» **Objective**
How many lines in the rows below contain the string "image"? Reply with the number alone.

» **Entries supplied**
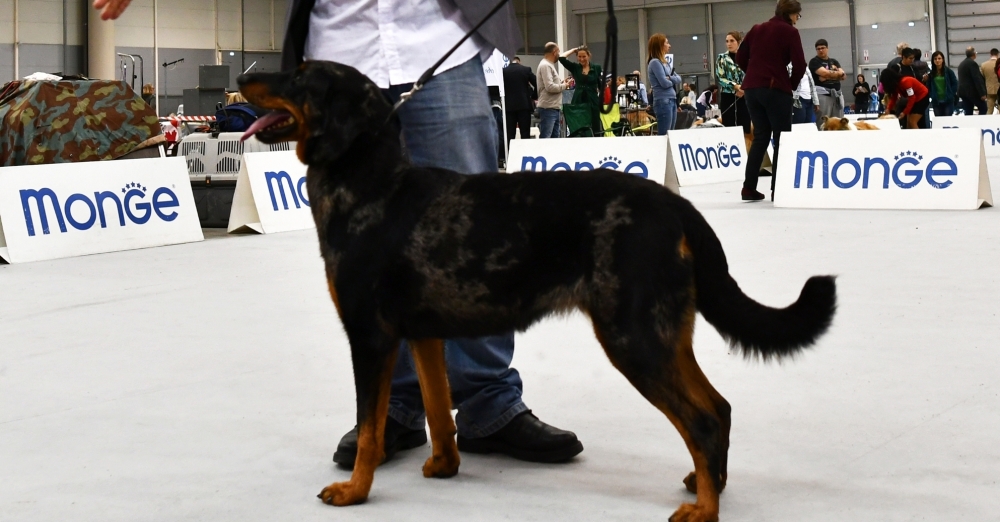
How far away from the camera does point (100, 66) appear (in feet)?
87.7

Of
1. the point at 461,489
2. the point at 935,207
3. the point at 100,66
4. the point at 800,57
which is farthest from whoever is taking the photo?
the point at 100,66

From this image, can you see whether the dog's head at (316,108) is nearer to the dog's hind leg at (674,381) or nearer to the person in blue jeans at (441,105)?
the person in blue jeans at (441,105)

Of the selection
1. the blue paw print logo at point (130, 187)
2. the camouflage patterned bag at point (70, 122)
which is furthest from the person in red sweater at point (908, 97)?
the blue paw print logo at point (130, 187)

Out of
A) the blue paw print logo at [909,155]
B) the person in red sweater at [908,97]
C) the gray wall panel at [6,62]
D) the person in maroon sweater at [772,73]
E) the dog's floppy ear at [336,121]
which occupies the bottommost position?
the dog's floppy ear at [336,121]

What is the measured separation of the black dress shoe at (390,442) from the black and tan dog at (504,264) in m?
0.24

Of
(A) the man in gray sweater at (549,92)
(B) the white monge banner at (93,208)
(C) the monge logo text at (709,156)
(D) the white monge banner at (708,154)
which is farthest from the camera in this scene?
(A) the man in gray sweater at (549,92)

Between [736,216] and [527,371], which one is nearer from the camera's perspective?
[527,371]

* * *

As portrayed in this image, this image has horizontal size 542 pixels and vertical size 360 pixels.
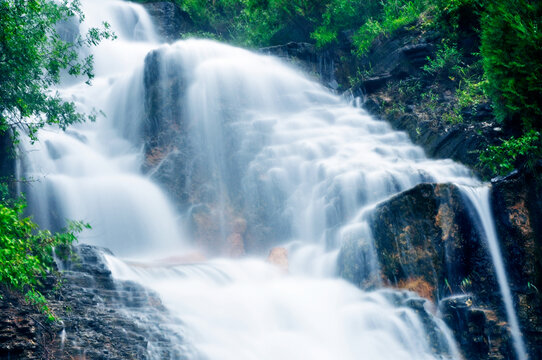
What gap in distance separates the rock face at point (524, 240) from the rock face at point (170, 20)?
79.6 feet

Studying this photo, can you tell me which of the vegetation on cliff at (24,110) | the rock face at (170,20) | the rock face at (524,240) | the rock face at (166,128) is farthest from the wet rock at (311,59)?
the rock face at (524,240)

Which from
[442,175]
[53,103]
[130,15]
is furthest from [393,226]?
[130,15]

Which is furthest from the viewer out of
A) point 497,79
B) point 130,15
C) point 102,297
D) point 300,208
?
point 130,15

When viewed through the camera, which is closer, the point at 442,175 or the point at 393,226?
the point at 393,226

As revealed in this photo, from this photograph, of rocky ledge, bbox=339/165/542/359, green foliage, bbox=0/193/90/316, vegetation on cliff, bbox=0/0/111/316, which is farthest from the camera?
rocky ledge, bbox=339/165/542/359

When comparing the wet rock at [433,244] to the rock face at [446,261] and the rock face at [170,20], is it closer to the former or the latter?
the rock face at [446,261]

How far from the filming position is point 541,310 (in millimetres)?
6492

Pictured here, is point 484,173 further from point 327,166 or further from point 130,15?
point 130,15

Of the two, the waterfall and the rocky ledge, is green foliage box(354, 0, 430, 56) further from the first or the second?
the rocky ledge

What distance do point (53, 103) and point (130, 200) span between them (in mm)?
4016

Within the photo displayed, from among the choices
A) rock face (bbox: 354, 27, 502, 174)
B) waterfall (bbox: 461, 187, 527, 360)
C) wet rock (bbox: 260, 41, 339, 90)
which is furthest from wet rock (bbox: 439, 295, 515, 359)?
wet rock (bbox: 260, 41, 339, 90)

---

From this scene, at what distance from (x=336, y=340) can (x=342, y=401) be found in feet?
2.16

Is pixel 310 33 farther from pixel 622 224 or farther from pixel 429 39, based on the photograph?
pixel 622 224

» **Final result**
2